Purpose of the Study
The main purpose of this study is to investigate the classroom management of lack of attention among primary school pupils in Asaba Central Education a Authority. Specifically, this study will seek to determine the:
1. Prevalent lack of attention exhibited by primary school pupils.
2. Causes of lack of attention exhibited among primary school pupils.
3. Classroom management strategies adopted by teachers to manage lack of attention in primary school.
4. Effective strategies available for use in management of lack of attention among primary school pupils.
Significance of the Study
This study has both theoretical and practical significance. Theoretically, this study will contribute to the existing knowledge on measures that best optimize teaching and learning and the objectives of children to education with regard to managing lack of attention among primary school pupils. Moreover, the findings of the study will validate or invalidate Haim Ginott classroom management theory and Bandura’s Behavioural theory. In other words, the findings of the study will either approve or disapprove the relevance of the theories on which the study is anchored as it pertains to management of disruptive behaviour among primary school pupils.
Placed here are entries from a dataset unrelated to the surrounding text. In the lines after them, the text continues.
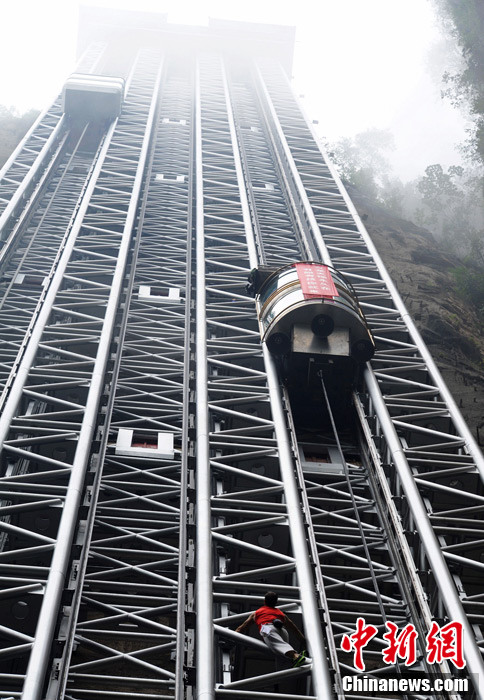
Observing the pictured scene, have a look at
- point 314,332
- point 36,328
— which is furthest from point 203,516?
point 36,328

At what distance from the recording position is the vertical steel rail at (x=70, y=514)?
1744cm

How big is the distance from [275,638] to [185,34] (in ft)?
259

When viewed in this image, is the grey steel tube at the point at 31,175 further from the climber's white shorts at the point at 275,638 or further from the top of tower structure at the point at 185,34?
the top of tower structure at the point at 185,34

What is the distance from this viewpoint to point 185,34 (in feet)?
283

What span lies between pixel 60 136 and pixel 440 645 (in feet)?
150

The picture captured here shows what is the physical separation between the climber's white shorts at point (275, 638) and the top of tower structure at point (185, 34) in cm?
7539

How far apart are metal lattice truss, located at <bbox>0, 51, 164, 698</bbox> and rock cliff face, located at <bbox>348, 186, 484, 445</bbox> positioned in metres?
13.5

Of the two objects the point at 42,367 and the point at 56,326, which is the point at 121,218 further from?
the point at 42,367

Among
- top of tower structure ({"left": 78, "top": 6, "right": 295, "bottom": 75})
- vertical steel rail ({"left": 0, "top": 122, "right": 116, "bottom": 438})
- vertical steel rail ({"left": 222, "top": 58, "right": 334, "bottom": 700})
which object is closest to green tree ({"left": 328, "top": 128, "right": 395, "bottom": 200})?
top of tower structure ({"left": 78, "top": 6, "right": 295, "bottom": 75})

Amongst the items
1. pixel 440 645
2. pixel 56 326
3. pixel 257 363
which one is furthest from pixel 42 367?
pixel 440 645

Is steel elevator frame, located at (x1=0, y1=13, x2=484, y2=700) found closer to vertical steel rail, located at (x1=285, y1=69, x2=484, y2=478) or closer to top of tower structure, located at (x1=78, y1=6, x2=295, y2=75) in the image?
vertical steel rail, located at (x1=285, y1=69, x2=484, y2=478)

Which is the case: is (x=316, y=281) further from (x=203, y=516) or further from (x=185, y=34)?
(x=185, y=34)

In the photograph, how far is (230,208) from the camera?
45469 mm

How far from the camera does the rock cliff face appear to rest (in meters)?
34.9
Specifically, the relevance of the theory to this study is that people learn disruptive behaviour in the same way they learn football, emulates successful students and positive ideals. Children learn from models that they regard as significant such as colleagues and peers. Peers establish basic patterns at the school or playing ground which in spite of possible changes is never completely extinguished as the child grows. From this theory, it stands to reason that the behaviour of a child is a reflection of the type of peer influences under which the child grew up. Hence, deficiency in proper socialization both by parents and teachers may likely encourage disruptive behaviours. This thereafter prevents positive socialization processes. Practically, the study will be beneficial to the Government, Enugu State Universal Basic Education Board (ESUBEB), curriculum planners, pupils, teachers/teacher trainees, parents, Teachers training institutions and future researchers.